Nunca nadie más perdido que quién no encuentra acomodo en clase alguna. Los de alrededor se les quedan cortos y con los que ansía asimilarse pasan de largo. No hay niñas adecuadas para jugar con ella que para colmo es hija única. Así la condena la madre a la soledad.  Siempre el peso de la sociedad, la misma que le busca destino en el matrimonio. A los veinte se casa y hasta los cuarenta y tres no crea a su alter ego. Encarna Aragoneses sólo queda para el círculo estrecho, a partir de entonces para el mundo es Elena Fortún. La que entrega a todas las niñas la mejor amiga, la rebelde Celia. 
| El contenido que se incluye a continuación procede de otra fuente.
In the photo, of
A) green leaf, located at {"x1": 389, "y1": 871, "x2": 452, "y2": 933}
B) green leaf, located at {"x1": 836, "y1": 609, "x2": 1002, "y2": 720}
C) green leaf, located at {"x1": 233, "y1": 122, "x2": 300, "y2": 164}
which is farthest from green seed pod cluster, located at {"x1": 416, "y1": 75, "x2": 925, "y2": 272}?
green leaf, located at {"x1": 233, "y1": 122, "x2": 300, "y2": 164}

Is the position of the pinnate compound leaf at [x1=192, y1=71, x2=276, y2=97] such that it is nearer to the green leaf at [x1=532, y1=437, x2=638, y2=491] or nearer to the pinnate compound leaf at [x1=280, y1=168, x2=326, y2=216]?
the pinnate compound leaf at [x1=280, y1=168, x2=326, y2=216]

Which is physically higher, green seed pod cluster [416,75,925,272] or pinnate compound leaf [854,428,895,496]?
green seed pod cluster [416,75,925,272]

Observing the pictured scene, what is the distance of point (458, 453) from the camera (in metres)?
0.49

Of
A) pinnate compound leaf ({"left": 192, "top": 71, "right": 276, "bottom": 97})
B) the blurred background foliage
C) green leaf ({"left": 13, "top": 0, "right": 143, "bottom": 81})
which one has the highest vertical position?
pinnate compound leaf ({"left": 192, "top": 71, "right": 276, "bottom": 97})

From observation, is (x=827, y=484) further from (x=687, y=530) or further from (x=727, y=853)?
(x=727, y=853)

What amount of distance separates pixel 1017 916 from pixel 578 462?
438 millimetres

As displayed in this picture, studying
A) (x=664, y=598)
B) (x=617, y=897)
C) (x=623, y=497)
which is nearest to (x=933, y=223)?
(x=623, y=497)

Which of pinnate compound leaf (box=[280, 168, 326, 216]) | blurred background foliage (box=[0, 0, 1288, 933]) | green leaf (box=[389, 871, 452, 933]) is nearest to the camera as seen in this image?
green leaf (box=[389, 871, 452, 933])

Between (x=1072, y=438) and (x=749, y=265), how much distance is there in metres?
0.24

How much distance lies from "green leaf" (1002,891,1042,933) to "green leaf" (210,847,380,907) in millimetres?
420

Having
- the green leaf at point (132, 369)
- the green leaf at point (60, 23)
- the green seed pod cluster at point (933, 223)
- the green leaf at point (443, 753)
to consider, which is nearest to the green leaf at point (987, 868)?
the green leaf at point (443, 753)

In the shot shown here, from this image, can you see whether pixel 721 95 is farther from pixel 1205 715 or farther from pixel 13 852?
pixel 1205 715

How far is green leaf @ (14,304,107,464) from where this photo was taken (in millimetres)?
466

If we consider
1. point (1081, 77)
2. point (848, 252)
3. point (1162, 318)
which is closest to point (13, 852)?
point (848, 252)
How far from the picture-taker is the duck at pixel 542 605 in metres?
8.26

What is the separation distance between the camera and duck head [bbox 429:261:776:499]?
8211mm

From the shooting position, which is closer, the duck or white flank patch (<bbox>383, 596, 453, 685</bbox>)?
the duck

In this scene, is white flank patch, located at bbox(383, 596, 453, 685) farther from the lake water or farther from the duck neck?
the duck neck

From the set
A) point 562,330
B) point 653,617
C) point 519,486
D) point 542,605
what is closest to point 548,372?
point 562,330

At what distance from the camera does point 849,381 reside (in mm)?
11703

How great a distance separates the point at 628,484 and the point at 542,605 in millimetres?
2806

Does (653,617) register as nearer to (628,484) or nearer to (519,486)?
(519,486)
La razón que emplea esta chiquilla de familia burguesa, evidencia el absurdo de los convencionalismos sociales. Vive Elena con Celia aquellos años que desembocan en la II República. Cuántos sueños de libertad para la mujer atesora Elena en ese Madrid republicano que romperá la guerra. El horror de los bombardeos acaba con la imaginación y la inocencia de su protagonista literaria. Su final las empuja a salir del país y el exilio argentino no será bueno para ninguna. La joven Celia no estudiará Derecho, ni será bibliotecaria, se conformará con ser institutriz y renunciará a ella misma en un triste matrimonio que no desea. Celia es ya Encarnación, apenas le queda nada de Elena.

Fortún necesita volver, pero a la vuelta no encuentra su Madrid. No porque su casita de Chamartín esté en ruinas, es que no hay esperanzas de reencontrarlo social y culturalmente y esa soledad no se le cura. Al menos puede vivir de escribir, semanalmente salen las aventuras de  Mila y su perro Piolín perdidos por esa nueva España, como Elena. A los tres sólo les queda una oportunidad de regresar al paraíso infantil, alcanzar Segovia. El pueblo de sus abuelos donde pasaba sus veranos aquella niña sola.